For those familiar with the imagery of his subsequent work, Tarkovsky’s most obvious contributions to the story of Ivan’s Childhood are the film’s multiple dream/memory sequences: the beatific mother walking along the beach, the cart spilling apples which are muzzled and chewed by dewy horses, the rustling of leaves as they brush past Ivan’s naked skin and the otherwise absent sunlight and clean water. With these digressions, Tarkovsky takes a technique so basic to storytelling and brings it to an impressive level of multiple meanings and cinematic textures. Yet really, the bleak realistic scenes in the film are equally evocative and lulling in their frequently vertical imagery: the flares that fall like stars, the dangling nooses, the tall, spectral birch trees, the crashed plane and a memorable kiss shared over a trench that gradually doubles in our imagination as an abyss.

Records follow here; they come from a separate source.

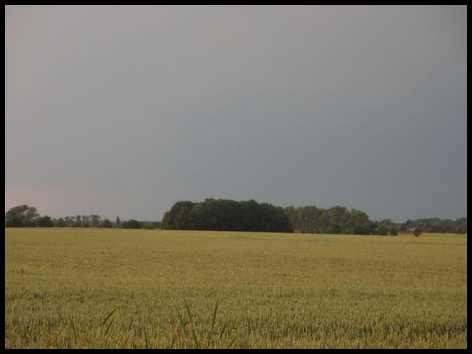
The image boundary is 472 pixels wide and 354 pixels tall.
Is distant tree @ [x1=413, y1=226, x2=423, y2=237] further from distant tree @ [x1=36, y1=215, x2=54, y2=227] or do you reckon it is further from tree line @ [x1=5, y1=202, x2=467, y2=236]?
distant tree @ [x1=36, y1=215, x2=54, y2=227]

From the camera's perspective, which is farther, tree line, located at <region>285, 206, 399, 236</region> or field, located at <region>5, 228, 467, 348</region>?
tree line, located at <region>285, 206, 399, 236</region>

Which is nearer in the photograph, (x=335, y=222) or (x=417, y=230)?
(x=417, y=230)

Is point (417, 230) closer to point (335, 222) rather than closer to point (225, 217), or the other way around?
point (335, 222)

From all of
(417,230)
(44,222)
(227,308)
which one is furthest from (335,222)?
(227,308)

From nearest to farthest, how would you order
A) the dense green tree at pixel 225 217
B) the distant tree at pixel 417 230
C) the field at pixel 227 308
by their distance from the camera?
the field at pixel 227 308, the distant tree at pixel 417 230, the dense green tree at pixel 225 217

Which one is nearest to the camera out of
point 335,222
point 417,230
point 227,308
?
point 227,308

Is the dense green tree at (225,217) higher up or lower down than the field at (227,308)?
higher up

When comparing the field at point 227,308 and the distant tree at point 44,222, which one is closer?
the field at point 227,308

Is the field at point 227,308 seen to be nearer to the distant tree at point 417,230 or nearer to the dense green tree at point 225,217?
the distant tree at point 417,230

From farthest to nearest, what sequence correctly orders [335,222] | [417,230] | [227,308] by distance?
[335,222] < [417,230] < [227,308]

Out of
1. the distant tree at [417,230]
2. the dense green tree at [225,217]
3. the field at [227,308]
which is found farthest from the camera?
the dense green tree at [225,217]

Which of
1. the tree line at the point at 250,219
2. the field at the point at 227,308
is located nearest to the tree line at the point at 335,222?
the tree line at the point at 250,219

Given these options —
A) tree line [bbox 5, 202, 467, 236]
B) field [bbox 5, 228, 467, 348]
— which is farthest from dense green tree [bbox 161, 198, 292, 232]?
field [bbox 5, 228, 467, 348]
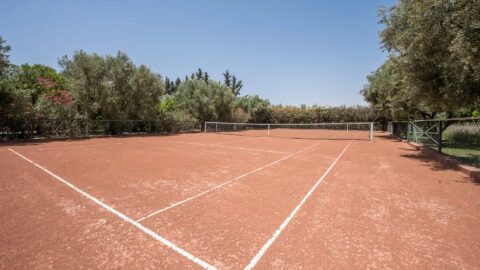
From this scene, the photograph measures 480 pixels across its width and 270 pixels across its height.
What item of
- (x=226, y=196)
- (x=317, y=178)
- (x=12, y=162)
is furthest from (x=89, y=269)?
(x=12, y=162)

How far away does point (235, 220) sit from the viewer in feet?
14.7

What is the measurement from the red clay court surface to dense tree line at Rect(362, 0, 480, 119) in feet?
12.4

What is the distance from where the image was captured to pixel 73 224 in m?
4.22

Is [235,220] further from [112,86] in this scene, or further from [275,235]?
[112,86]

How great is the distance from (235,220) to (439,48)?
10.4 meters

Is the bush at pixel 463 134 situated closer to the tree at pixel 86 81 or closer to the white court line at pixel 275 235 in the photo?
the white court line at pixel 275 235

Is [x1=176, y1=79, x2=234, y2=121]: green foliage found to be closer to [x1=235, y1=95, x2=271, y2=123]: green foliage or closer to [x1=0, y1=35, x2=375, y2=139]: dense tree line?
[x1=0, y1=35, x2=375, y2=139]: dense tree line

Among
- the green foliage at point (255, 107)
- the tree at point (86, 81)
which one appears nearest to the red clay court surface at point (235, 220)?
the tree at point (86, 81)

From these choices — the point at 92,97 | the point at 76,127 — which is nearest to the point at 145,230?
the point at 76,127

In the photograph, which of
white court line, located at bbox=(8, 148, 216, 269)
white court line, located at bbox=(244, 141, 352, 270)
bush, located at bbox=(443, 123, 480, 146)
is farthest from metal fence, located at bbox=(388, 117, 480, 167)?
white court line, located at bbox=(8, 148, 216, 269)

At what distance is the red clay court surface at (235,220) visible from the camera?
327 centimetres

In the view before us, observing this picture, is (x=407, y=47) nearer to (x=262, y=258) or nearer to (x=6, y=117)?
(x=262, y=258)

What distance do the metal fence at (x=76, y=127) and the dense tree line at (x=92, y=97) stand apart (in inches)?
2.3

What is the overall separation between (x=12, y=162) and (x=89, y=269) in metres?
9.96
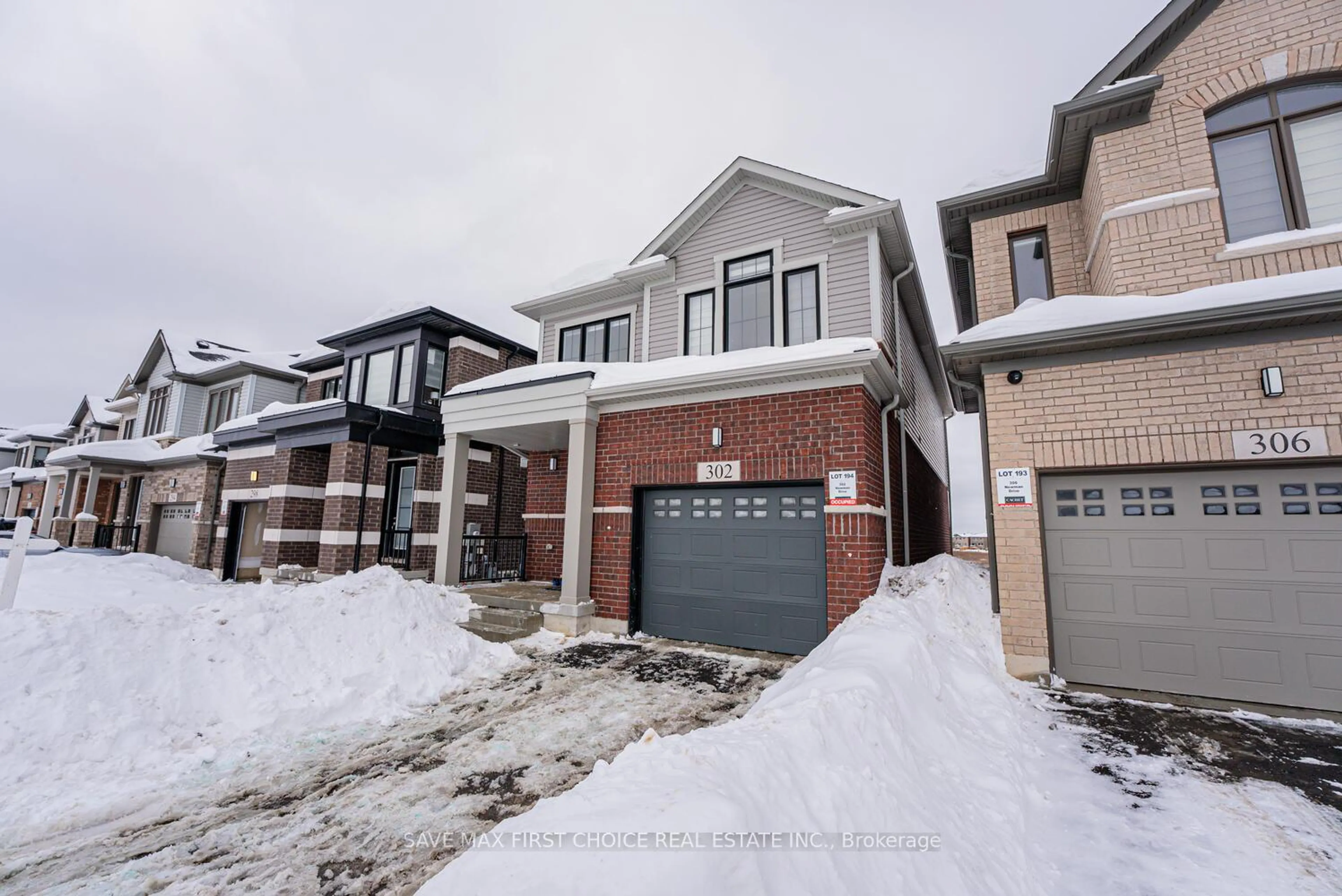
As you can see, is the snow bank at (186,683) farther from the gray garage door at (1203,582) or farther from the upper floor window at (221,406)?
the upper floor window at (221,406)

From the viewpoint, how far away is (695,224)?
451 inches

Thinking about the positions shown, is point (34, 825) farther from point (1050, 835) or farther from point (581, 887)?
point (1050, 835)

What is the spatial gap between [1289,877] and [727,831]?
332 centimetres

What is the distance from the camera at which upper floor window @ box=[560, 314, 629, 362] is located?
40.7 ft

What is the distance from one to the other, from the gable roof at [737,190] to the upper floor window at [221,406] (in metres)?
18.3

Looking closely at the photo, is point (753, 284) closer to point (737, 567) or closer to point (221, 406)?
point (737, 567)

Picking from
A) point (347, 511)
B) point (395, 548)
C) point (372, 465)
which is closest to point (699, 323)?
point (372, 465)

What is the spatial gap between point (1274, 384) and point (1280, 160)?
12.1 ft

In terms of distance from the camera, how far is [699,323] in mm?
11211

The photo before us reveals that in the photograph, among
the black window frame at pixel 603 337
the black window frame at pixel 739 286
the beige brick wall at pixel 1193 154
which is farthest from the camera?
the black window frame at pixel 603 337

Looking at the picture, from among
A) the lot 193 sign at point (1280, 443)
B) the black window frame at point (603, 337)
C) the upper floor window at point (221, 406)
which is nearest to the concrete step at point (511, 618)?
the black window frame at point (603, 337)

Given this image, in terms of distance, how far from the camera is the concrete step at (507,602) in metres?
8.96

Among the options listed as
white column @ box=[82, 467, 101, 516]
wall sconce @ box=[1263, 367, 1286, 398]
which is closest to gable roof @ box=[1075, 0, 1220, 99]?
wall sconce @ box=[1263, 367, 1286, 398]

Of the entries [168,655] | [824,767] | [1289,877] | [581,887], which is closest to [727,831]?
[581,887]
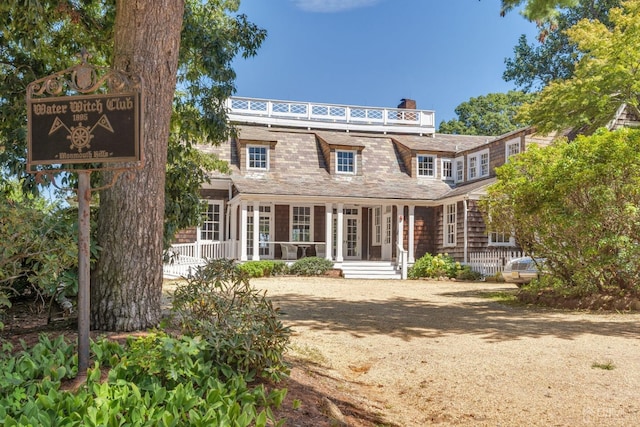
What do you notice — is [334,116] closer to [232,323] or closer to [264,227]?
[264,227]

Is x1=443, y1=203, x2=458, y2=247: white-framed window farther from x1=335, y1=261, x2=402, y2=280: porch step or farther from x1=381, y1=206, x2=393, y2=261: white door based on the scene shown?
x1=335, y1=261, x2=402, y2=280: porch step

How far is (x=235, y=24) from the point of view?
10.3 metres

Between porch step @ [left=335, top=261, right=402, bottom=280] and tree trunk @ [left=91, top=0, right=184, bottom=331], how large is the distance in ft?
52.9

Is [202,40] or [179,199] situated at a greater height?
[202,40]

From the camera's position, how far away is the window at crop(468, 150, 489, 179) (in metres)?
24.9

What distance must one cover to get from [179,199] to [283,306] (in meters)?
3.45

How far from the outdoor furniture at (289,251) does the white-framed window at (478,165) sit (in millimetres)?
8455

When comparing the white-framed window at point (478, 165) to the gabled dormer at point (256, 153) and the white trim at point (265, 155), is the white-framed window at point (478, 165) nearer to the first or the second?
the gabled dormer at point (256, 153)

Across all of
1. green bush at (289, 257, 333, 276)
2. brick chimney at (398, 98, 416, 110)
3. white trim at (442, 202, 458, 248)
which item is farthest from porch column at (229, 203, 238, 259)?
brick chimney at (398, 98, 416, 110)

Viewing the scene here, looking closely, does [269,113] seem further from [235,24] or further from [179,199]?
[179,199]

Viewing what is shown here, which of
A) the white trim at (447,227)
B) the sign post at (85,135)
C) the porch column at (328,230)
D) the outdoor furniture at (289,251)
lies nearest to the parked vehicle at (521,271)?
the white trim at (447,227)

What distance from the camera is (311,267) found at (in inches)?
828

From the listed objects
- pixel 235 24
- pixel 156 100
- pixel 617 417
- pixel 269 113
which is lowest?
Answer: pixel 617 417

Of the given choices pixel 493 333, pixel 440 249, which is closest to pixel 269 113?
pixel 440 249
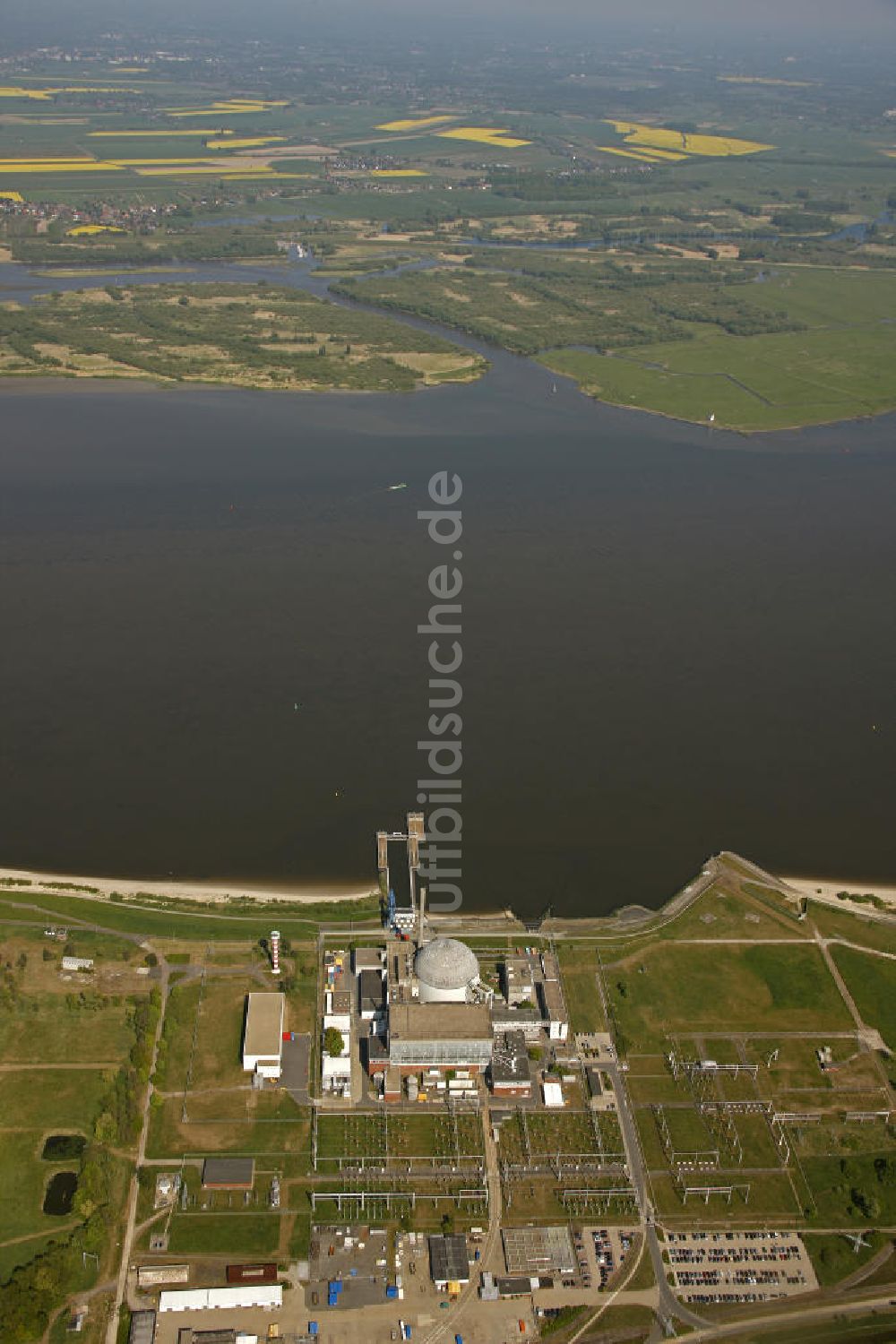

It should also be said that it’s here in Tarkovsky’s feature debut that his influences are presented most nakedly. He produces interesting variations on the stylistic flights found in previous Russian war films, such as The Cranes Are Flying, certain deeper compositions echo those of Orson Welles and Ingmar Bergman, and the film’s scenes of hushed, crouched movement in dark water pleasingly recall Ugetsu, the most famous work by Kenji Mizoguchi, one of Tarkovsky’s few confessed idols. Rather than make Ivan’s Childhood feel derivative, these references function as a sort of starting point for Tarkovsky’s directorial journey.
Criterion’s package includes an illuminating half-hour commentary by Tarkovsky scholar Vida T. Johnson, who co-authored the terrific book The Films of Andrei Tarkovsky: A Visual Fugue, placing special emphasis on Tarkovsky’s use of other art forms such as music, literature and painting in the development of his style and content. There are also interviews with cinematographer Vadim Yusov and the now middle-aged Burlyaev, who tells a great little story about Tarkovsky’s osmosis-like way of instructing his actors. As well, a handsome booklet includes a poem by Tarkovsky’s dad and essays by Tarkovsky and Dina Iordanova.